Stated exercise
Filter the entries below and copy each line that contains the string "instances". Case counts.

Data shown
....

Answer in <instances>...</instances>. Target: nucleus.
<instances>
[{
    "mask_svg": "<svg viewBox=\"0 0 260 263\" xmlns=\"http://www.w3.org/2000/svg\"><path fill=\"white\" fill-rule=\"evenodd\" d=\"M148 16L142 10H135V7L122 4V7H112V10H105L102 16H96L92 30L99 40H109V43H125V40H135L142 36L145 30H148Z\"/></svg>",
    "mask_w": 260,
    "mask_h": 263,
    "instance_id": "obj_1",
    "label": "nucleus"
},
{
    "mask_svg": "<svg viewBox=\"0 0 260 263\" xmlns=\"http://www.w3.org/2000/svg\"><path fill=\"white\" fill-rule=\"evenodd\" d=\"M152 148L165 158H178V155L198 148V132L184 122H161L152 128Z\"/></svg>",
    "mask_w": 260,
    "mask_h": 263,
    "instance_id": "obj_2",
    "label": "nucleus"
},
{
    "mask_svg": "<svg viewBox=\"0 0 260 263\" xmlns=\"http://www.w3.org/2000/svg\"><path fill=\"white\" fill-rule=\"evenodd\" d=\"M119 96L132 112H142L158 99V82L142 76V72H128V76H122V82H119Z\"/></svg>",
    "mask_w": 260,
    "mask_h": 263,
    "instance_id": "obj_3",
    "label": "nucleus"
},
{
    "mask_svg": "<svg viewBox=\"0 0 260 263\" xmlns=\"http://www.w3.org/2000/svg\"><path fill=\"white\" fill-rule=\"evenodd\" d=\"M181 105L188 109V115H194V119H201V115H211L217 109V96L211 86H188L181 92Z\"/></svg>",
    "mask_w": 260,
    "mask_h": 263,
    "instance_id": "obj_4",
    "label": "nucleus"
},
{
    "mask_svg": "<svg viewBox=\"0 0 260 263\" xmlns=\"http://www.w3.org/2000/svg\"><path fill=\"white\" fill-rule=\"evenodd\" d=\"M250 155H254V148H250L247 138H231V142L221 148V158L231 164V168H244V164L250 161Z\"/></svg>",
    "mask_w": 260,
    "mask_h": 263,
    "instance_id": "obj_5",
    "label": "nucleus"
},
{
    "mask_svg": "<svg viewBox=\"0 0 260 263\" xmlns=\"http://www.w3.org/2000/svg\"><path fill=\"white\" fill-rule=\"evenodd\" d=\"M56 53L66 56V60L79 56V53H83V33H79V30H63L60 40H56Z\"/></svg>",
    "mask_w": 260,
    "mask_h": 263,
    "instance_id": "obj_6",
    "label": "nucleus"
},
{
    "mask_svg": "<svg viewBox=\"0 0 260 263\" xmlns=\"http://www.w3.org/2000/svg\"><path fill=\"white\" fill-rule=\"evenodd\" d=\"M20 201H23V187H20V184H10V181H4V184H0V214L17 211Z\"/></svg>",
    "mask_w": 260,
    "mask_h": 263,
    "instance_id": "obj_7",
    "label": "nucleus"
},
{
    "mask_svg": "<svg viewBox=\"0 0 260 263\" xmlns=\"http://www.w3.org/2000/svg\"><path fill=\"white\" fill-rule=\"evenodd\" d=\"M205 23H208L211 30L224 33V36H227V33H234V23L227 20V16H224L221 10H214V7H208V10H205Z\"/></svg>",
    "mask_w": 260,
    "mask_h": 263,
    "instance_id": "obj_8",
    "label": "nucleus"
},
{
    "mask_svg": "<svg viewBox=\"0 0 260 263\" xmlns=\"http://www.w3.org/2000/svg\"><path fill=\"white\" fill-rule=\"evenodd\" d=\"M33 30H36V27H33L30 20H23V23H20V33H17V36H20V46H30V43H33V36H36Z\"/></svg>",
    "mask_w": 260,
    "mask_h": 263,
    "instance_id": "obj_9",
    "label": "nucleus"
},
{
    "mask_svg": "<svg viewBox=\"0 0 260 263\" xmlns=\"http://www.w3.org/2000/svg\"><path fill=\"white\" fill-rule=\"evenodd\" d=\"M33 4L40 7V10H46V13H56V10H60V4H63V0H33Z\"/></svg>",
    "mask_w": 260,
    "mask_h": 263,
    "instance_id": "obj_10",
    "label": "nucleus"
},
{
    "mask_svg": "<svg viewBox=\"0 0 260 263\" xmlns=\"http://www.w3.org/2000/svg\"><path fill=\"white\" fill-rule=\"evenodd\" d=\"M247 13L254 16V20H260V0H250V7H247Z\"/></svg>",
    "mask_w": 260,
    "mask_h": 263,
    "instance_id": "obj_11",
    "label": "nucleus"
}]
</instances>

....

The result
Answer in <instances>...</instances>. Target: nucleus.
<instances>
</instances>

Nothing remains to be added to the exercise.